## Problem requirements:
What you return should be the lines from the one with "2022年3月 奔馳 奔馳GLC 改款 GLC 260 4MATIC 豪華型圖片" through the one with "Jeep Cherokee WK2" in the data below, reproduced exactly with both ends, and no pictures at all.

= = = =

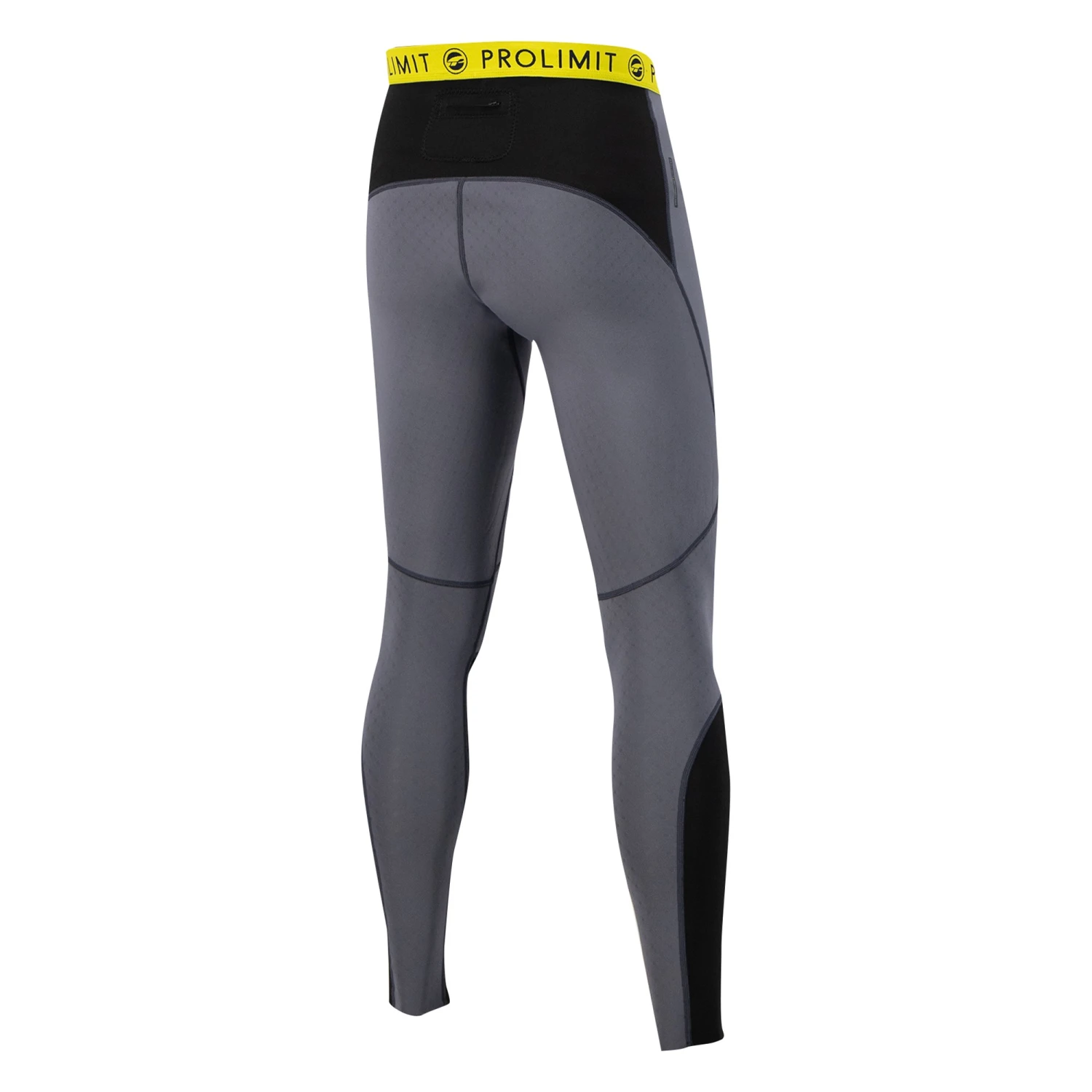 PROLIMIT SUP Neo Longpants 1,5mm D.Airmax GreyBlack/Yellow - 46/xs GreyBlack/Yellow – Bild 2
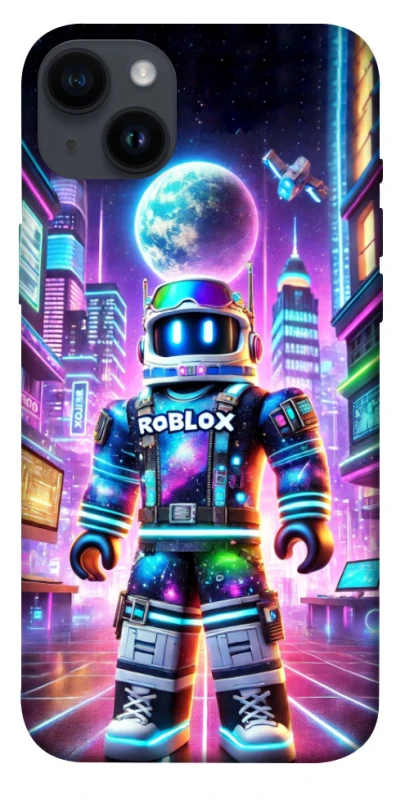 Чохол на Apple iPhone 14 Plus (6.7") Roblox aesthetics ver.5 фото 1 з 1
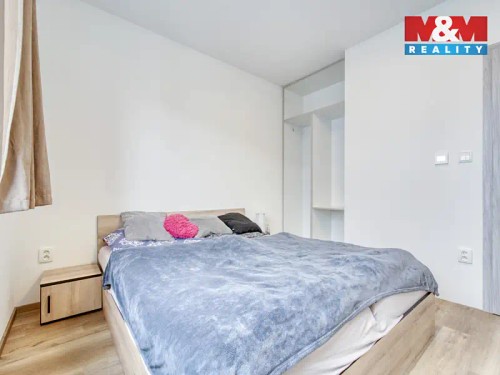 Prodaný byt 3+kk 52 m²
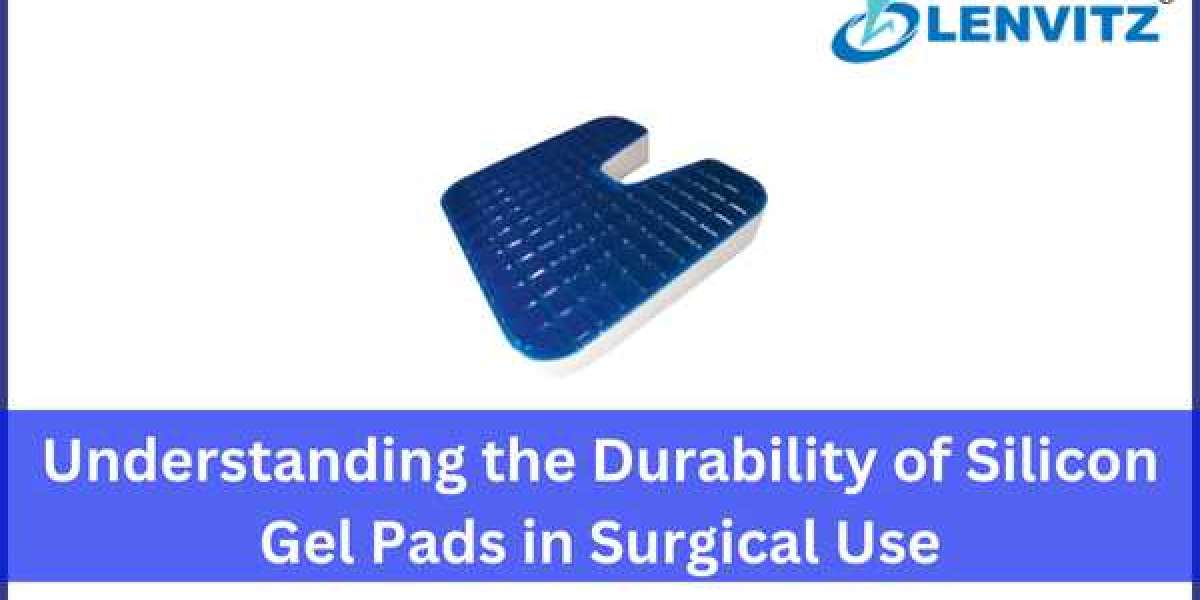 Understanding the Durability of Silicon Gel Pads in Surgical Use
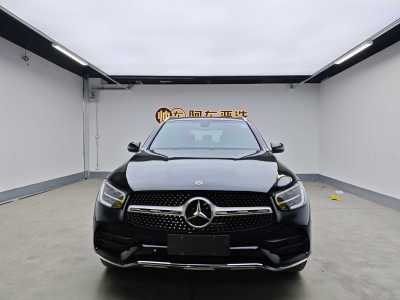 2022年3月 奔馳 奔馳GLC 改款 GLC 260 4MATIC 豪華型圖片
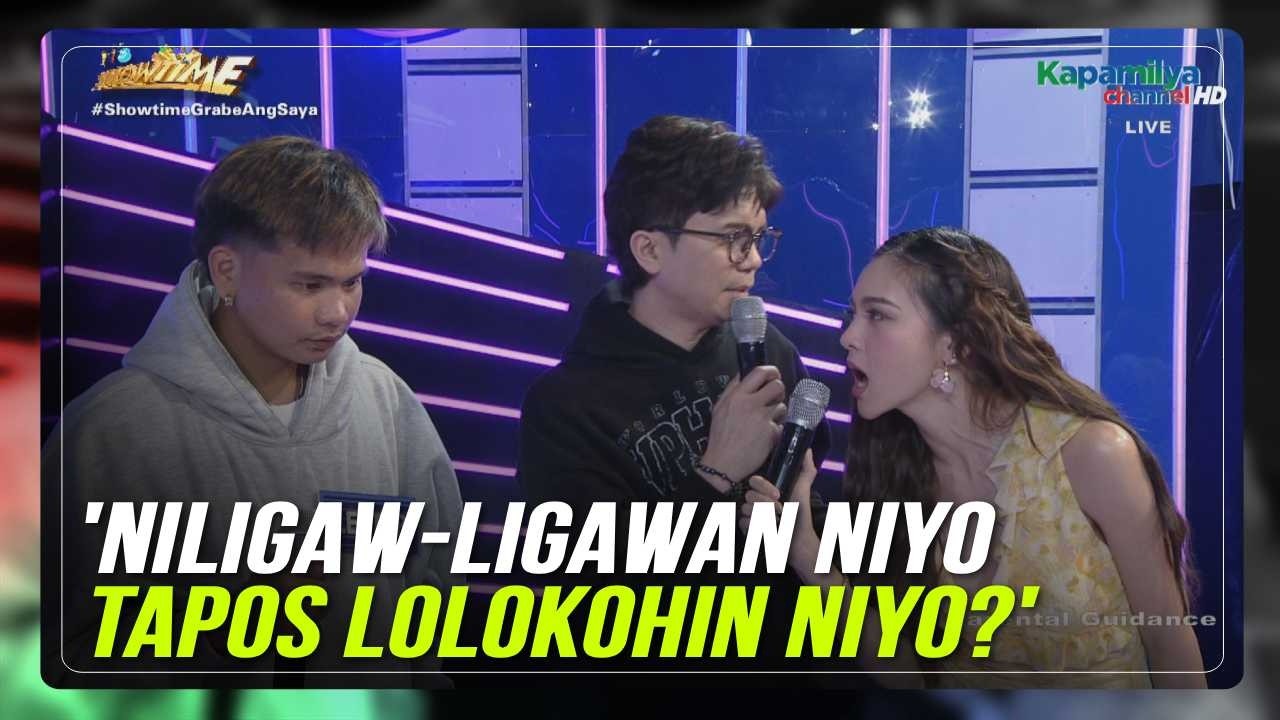 Kim Chiu napahugot sa pag-amin ng contestant na niloko ang nobya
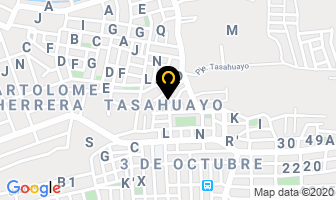 Mapa de G & C Decoraciones en Arequipa
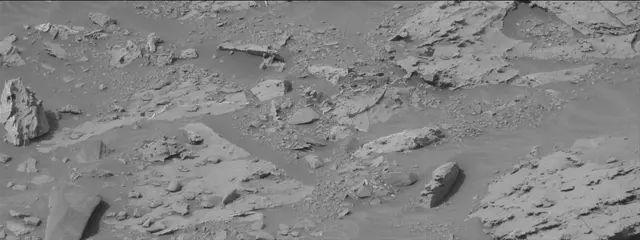 Sol 3460: Mast Camera (Mastcam)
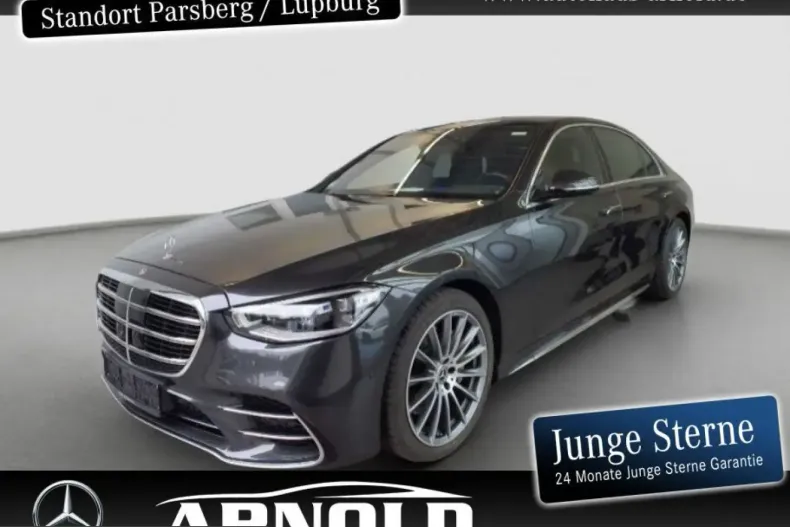 Mercedes-Benz S 450 (Clasa S) din 2025 cu 10.560 km - oferta MER228944 - foto 1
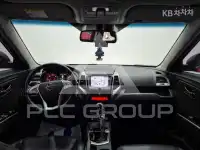 2015 KG Mobility Tivoli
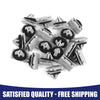 Jeep Cherokee WK2 20 x Plastic Rivet Bumper Fasteners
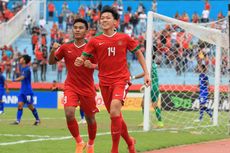 Kalahkan Thailand, Indonesia Rebut Posisi Ketiga Piala AFF U-19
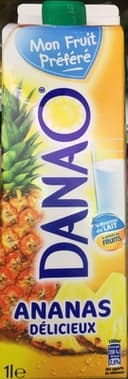 Mon Fruit Préféré, Ananas Délicieux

= = = =

## Written response:
 2022年3月 奔馳 奔馳GLC 改款 GLC 260 4MATIC 豪華型圖片
 Kim Chiu napahugot sa pag-amin ng contestant na niloko ang nobya
 Mapa de G & C Decoraciones en Arequipa
 Sol 3460: Mast Camera (Mastcam)
 Mercedes-Benz S 450 (Clasa S) din 2025 cu 10.560 km - oferta MER228944 - foto 1
 2015 KG Mobility Tivoli
 Jeep Cherokee WK2 20 x Plastic Rivet Bumper Fasteners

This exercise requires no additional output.